Security Best Practices for LLM Applications

Whether you're building AI tools or integrating them into your stack, these practices are essential:

Sanitize Inputs: Use structured input fields (like dropdowns or forms) to reduce manipulation risk.

Enforce Access Controls: Only authorized users should have access to sensitive LLM functionality.

Log Everything: Audit trails are crucial for tracking and responding to misuse.

Filter Harmful Content: Leverage moderation tools like OpenAI’s Moderation API to flag unsafe outputs.

Avoid PII: Minimize or eliminate the use of personally identifiable information in prompts.

Test Defensively: Intentionally probe with adversarial inputs to identify vulnerabilities.

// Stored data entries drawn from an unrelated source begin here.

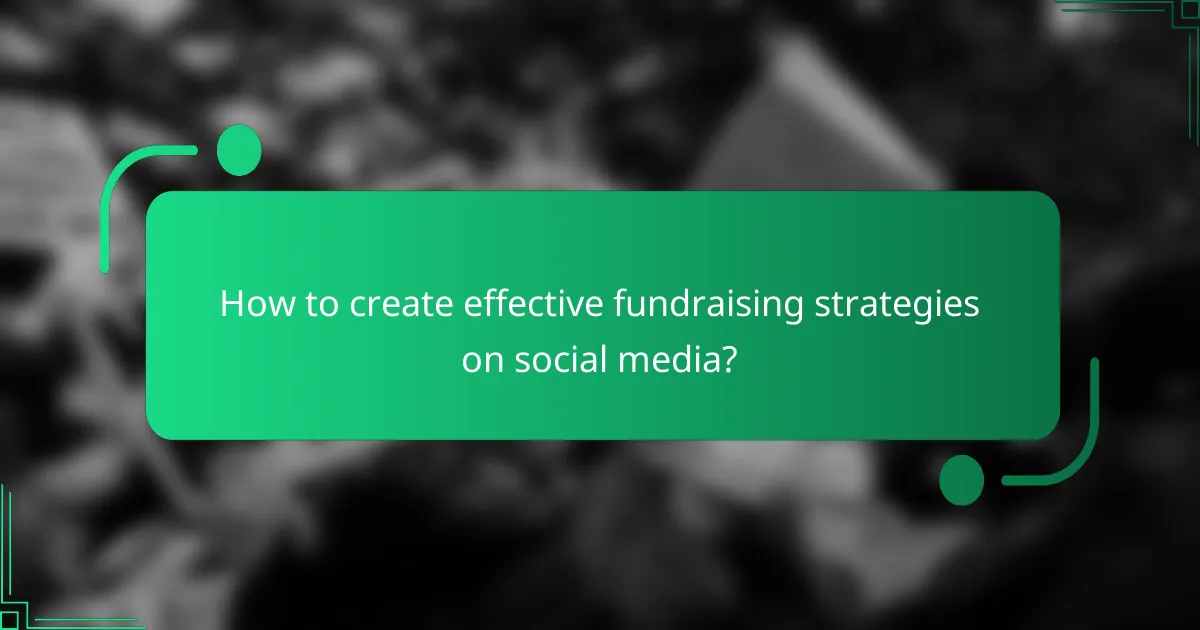 How to create effective fundraising strategies on social media?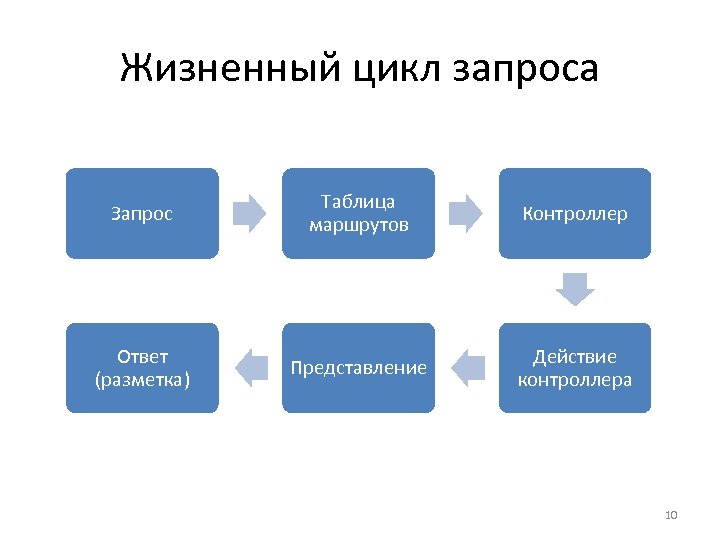 Жизненный цикл запроса

Запрос

Таблица маршрутов

Контроллер

Действие контроллера

Представление

Ответ (разметка)

10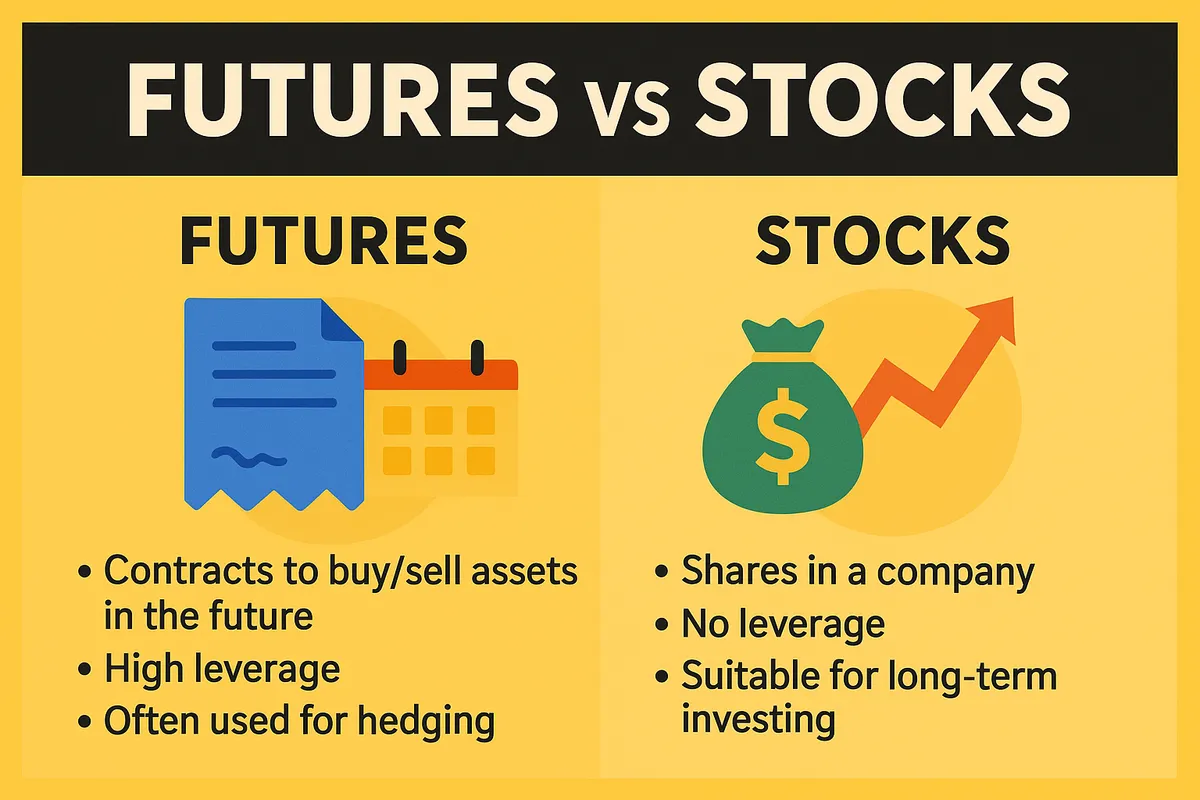 FUTURES vs STOCKS

FUTURES

$

• Contracts to buy/sell assets in the future
• High leverage
• Often used for hedging

STOCKS

• Shares in a company
• No leverage
• Suitable for long-term investing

Validate Outputs: Don’t treat AI outputs as facts—verify them with human oversight or automated validation layers.

Tools and Resources

  • AI Security Posture Management (AI-SPM): Monitoring and protection tools for AI systems
  • MITRE ATLAS: Framework of adversarial AI tactics – https://atlas.mitre.org
  • MIT AI Risk Database: 1,600+ documented AI risk types – https://airisk.mit.edu
  • OWASP Top 10 for LLMs: Key vulnerabilities in language model systems

Final Thought

AI security isn’t just a model problem—it’s a software problem. Enterprises that treat it that way will be better positioned to build trust, scale responsibly, and stay ahead of the next wave of risk.